Edition 7: April 15-21

Voters in India will participate in a six-week long national election in a referendum on Narendra Modi, the populist prime minister of India. (AP Photo/Altaf Qadri)

Upcoming

India

On Friday, April 19th, all 543 seats of the Lok Sabha parliament will begin statewide elections, which will elect the next prime minister. This election will bring over 900 million people to the polls, expected to be the most expensive in Indian history as millions of polling stations will be transported across the country. The election will take place over seven weeks, with the results being finalized on June 4th. 

The current prime minister, Narendra Modi, was elected in 2014 and won his 2019 reelection by a landslide with his development and anti-corruption campaigns. Modi and his Bharatiya Janata Party have used Hindu nationalism to gain large public support in the predominantly Hindu northern states. The main rival to the BJP is the Indian National Developmental Inclusive Alliance, which is predominantly made up of the Indian National Congress, with the key goal of denying Modi a third term. The INC has claimed that the BJP attempted to suppress them, as their bank accounts were frozen last month. 

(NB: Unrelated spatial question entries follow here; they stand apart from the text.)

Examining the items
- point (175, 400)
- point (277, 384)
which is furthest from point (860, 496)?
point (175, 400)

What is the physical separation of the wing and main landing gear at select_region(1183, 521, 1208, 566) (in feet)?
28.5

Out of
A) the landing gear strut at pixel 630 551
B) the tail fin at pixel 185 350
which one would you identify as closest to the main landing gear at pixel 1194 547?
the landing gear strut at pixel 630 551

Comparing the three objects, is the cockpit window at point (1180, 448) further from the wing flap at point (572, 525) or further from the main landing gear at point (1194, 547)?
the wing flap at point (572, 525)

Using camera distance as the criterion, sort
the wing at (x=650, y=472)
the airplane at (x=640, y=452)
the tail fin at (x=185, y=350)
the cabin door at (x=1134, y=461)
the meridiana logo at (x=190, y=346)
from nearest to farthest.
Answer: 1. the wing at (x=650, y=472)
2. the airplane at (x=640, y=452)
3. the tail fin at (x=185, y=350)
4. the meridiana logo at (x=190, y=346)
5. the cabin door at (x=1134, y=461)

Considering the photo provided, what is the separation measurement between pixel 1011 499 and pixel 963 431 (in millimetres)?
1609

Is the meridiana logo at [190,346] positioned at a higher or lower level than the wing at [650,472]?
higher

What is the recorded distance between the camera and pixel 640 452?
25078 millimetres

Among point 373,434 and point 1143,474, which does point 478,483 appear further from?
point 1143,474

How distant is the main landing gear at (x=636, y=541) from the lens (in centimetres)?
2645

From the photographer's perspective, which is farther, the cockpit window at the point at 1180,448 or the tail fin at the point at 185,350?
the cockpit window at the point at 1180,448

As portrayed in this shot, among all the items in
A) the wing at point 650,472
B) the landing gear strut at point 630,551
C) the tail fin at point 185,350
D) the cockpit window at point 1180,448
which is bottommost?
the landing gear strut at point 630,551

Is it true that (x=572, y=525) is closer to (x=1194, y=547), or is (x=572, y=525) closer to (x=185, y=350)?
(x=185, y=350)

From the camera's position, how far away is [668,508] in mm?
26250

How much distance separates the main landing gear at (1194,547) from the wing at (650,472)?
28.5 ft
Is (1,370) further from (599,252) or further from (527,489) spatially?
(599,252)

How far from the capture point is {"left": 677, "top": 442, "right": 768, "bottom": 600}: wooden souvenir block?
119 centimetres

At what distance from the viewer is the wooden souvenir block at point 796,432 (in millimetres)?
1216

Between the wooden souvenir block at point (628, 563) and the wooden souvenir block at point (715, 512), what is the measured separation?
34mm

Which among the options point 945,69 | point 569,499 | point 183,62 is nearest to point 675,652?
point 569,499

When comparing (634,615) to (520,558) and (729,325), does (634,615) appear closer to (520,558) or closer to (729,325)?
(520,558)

The BJP is attempting to increase its support in southern India during this election cycle as it continues to grow its nationalistic rhetoric. Modi’s “Hindu-first” policies, such as renaming Muslim-named cities, demolishing Islamic monuments, and rewriting history books, have left Muslim Indians feeling like second class citizens. Under Modi’s government, civil liberties, such as the right to protest and freedom of speech, have been threatened. 

Despite these issues of civil liberties, Modi’s BJP will likely maintain their majority, securing him a third term as prime minister. Modi is predicted to continue his foreign policy efforts of asserting India as a geopolitical competitor to the United States and China by better supporting the Pacific Island nations and the Indian Ocean countries. Domestically, Modi will likely continue to empower the Hindu majority and increase manufacturing as India has emerged as a direct competitor to China in the international economic production sector. 

Ecuador

This upcoming Sunday, April 21st, Ecuadorians will have the opportunity to participate in a vote on constitutional changes proposed by President Daniel Noboa of Acción Democrática Nacional. These changes result from the newly elected President’s efforts to expand the country’s police and military power in an effort to dismantle gang groups he designates as terrorists. This referendum comes as an attempt to reform the constitution in an era where a growing conflict is emerging between government forces and criminal gangs. Two large gangs -the Choleros and the Lobos- collaborate with neighboring gangs in Mexico and Colombia for drug trafficking supply activities. They have been escalating their violent crimes as a result of a territory war, including decapitations, dismemberments, and attacks on journalists and politicians. There has been a large dissatisfaction with the enjoyment of social rights, leading to a mass movement of Ecuadorians towards the North.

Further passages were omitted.